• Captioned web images

____________________

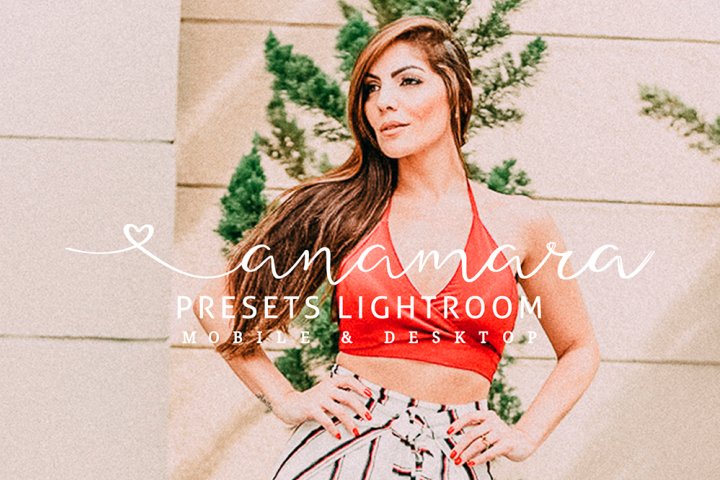 Anamara Presets - Lightroom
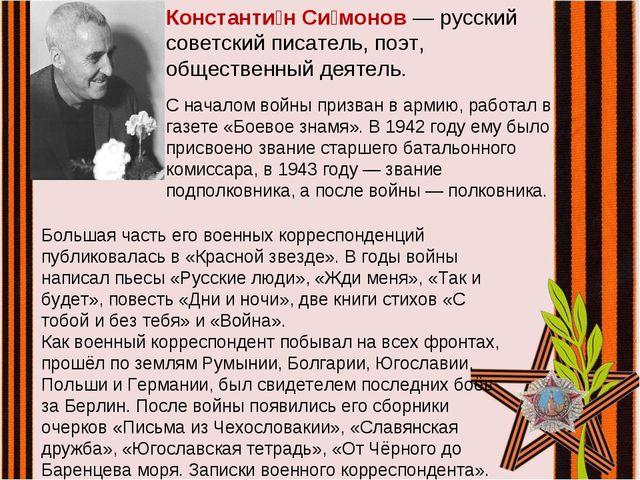 Константи́н Си́монов — русский советский писатель, поэт, общественный деятель...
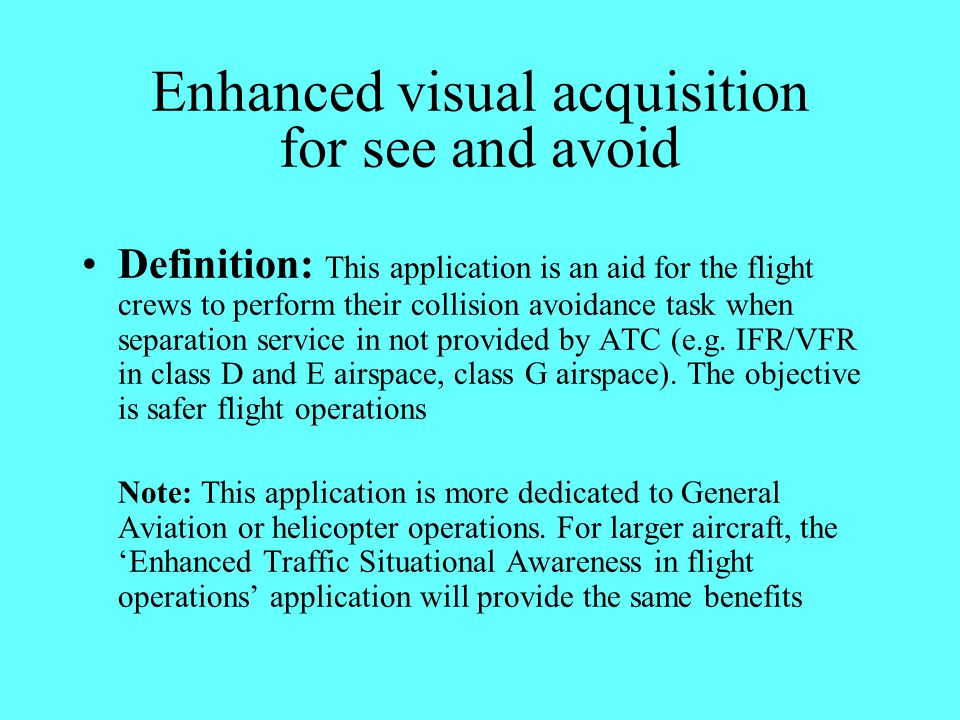 Enhanced visual acquisition for see and avoid Definition: This application is an aid for the flight crews to perform their collision avoidance task wh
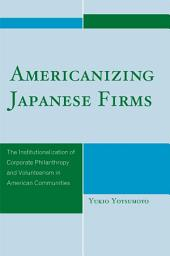 Americanizing Japanese Firms: The Institutionalization of Corporate Philanthropy and Volunteerism in American Communities
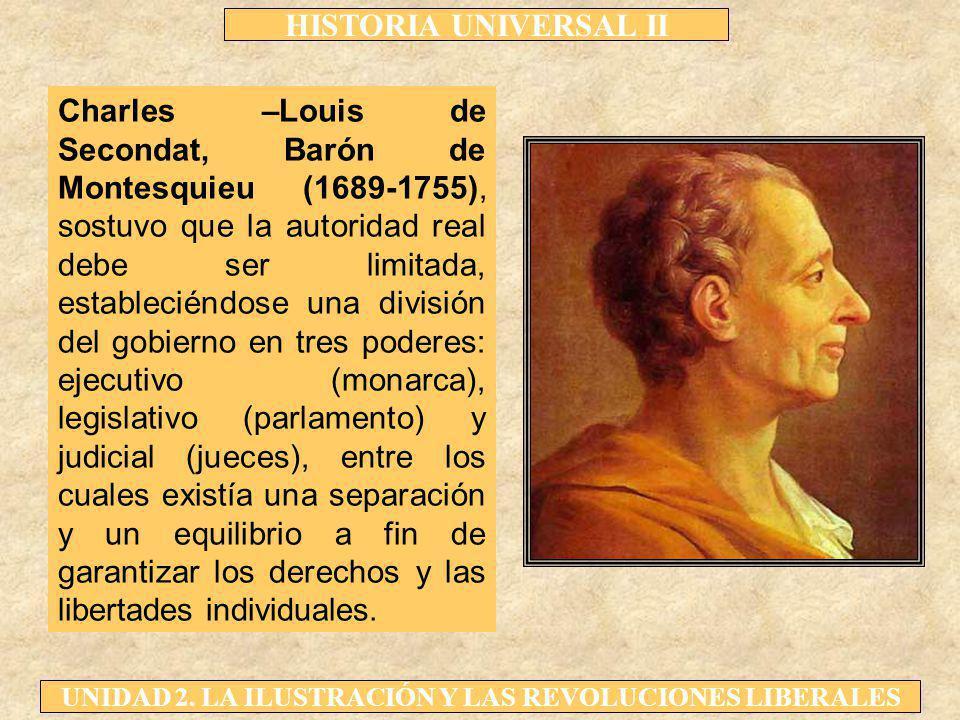 Charles –Louis de Secondat, Barón de Montesquieu (1689-1755), sostuvo que la autoridad real debe ser limitada, estableciéndose una división del gobierno en tres poderes: ejecutivo (monarca), legislativo (parlamento) y judicial (jueces), entre los cuales existía una separación y un equilibrio a fin de garantizar los derechos y las libertades individuales.
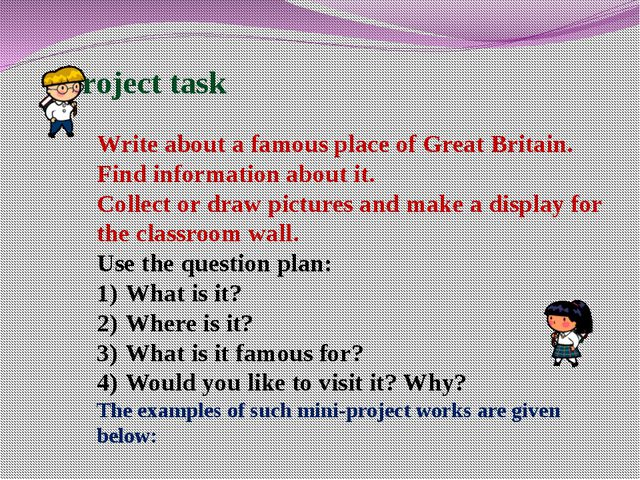 Project task Write about a famous place of Great Britain. Find information a...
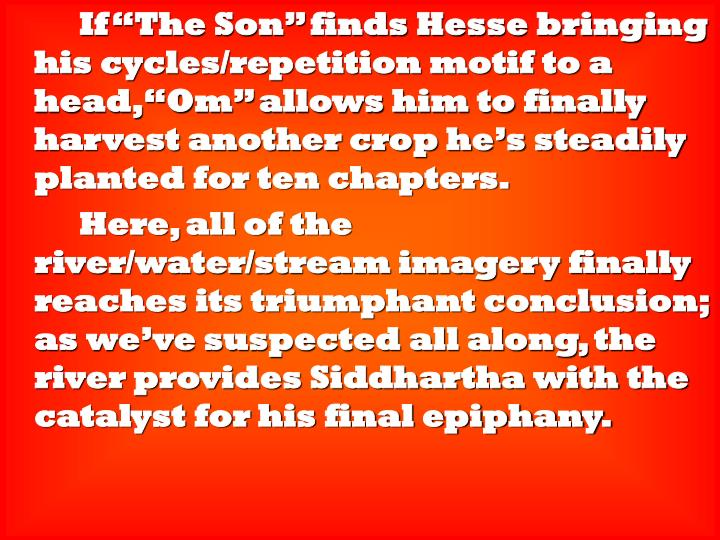 "If ""The Son"" finds Hesse bringing his cycles/repetition motif to a head, ""Om"" allows him to finally harvest another crop he's steadily planted for ten chapters."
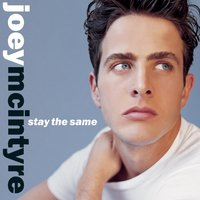 Stay The Same — Joey McIntyre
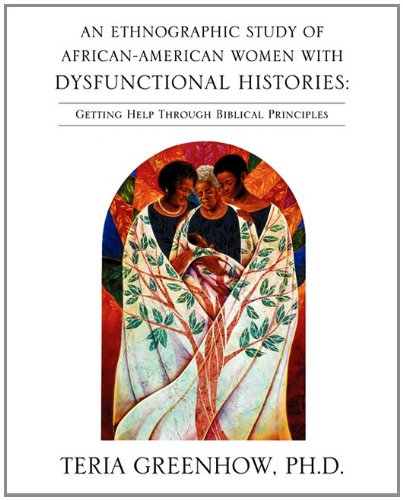 9781612155210: An Ethnographic Study of African-American Women with Dysfunctional Histories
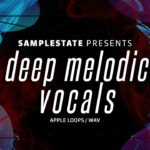 [DTMニュース]SAMPLESTATEの「Deep Melodic Vocals」が75%off!その他のサンプルパックも「LABEL FOCUS SALE」で50%off!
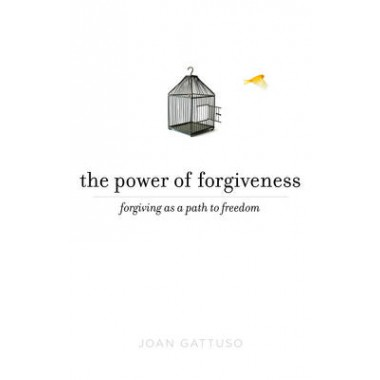 The Power of Forgiveness :Forgiving as a Path to Freedom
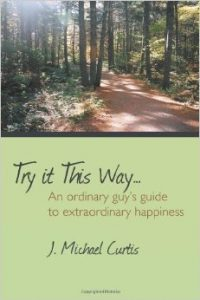 Try It This Way... An Ordinary Guy's Guide to Extraordinary Happiness - J. Michael Curtis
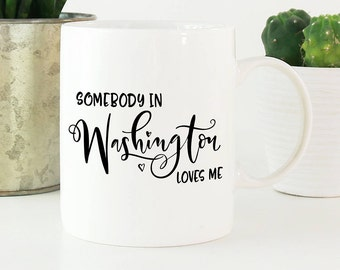Washington Mug,Washington State,State Mug,Miss You Mug,Moving Mug,I Love You Mug,I Love My Girlfriend,I Love My Boyfriend,She Loves Me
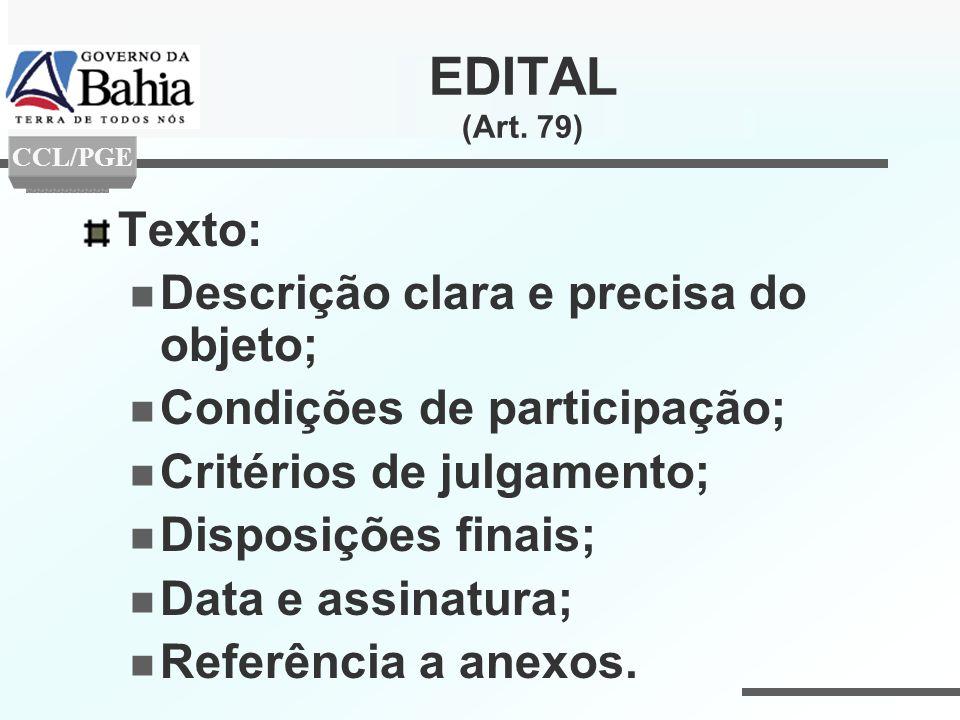 EDITAL (Art. 79) Texto: Descrição clara e precisa do objeto;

____________________

• EXERCISE OBJECTIVE
The response must repeat all the lines above exactly and include no pictures.

• SOLUTION FOR THIS PROBLEM
 Anamara Presets - Lightroom
 Константи́н Си́монов — русский советский писатель, поэт, общественный деятель...
 Enhanced visual acquisition for see and avoid Definition: This application is an aid for the flight crews to perform their collision avoidance task wh
 Americanizing Japanese Firms: The Institutionalization of Corporate Philanthropy and Volunteerism in American Communities
 Charles –Louis de Secondat, Barón de Montesquieu (1689-1755), sostuvo que la autoridad real debe ser limitada, estableciéndose una división del gobierno en tres poderes: ejecutivo (monarca), legislativo (parlamento) y judicial (jueces), entre los cuales existía una separación y un equilibrio a fin de garantizar los derechos y las libertades individuales.
 Project task Write about a famous place of Great Britain. Find information a...
 "If ""The Son"" finds Hesse bringing his cycles/repetition motif to a head, ""Om"" allows him to finally harvest another crop he's steadily planted for ten chapters."
 Stay The Same — Joey McIntyre
 9781612155210: An Ethnographic Study of African-American Women with Dysfunctional Histories
 [DTMニュース]SAMPLESTATEの「Deep Melodic Vocals」が75%off!その他のサンプルパックも「LABEL FOCUS SALE」で50%off!
 The Power of Forgiveness :Forgiving as a Path to Freedom
 Try It This Way... An Ordinary Guy's Guide to Extraordinary Happiness - J. Michael Curtis
Washington Mug,Washington State,State Mug,Miss You Mug,Moving Mug,I Love You Mug,I Love My Girlfriend,I Love My Boyfriend,She Loves Me
 EDITAL (Art. 79) Texto: Descrição clara e precisa do objeto;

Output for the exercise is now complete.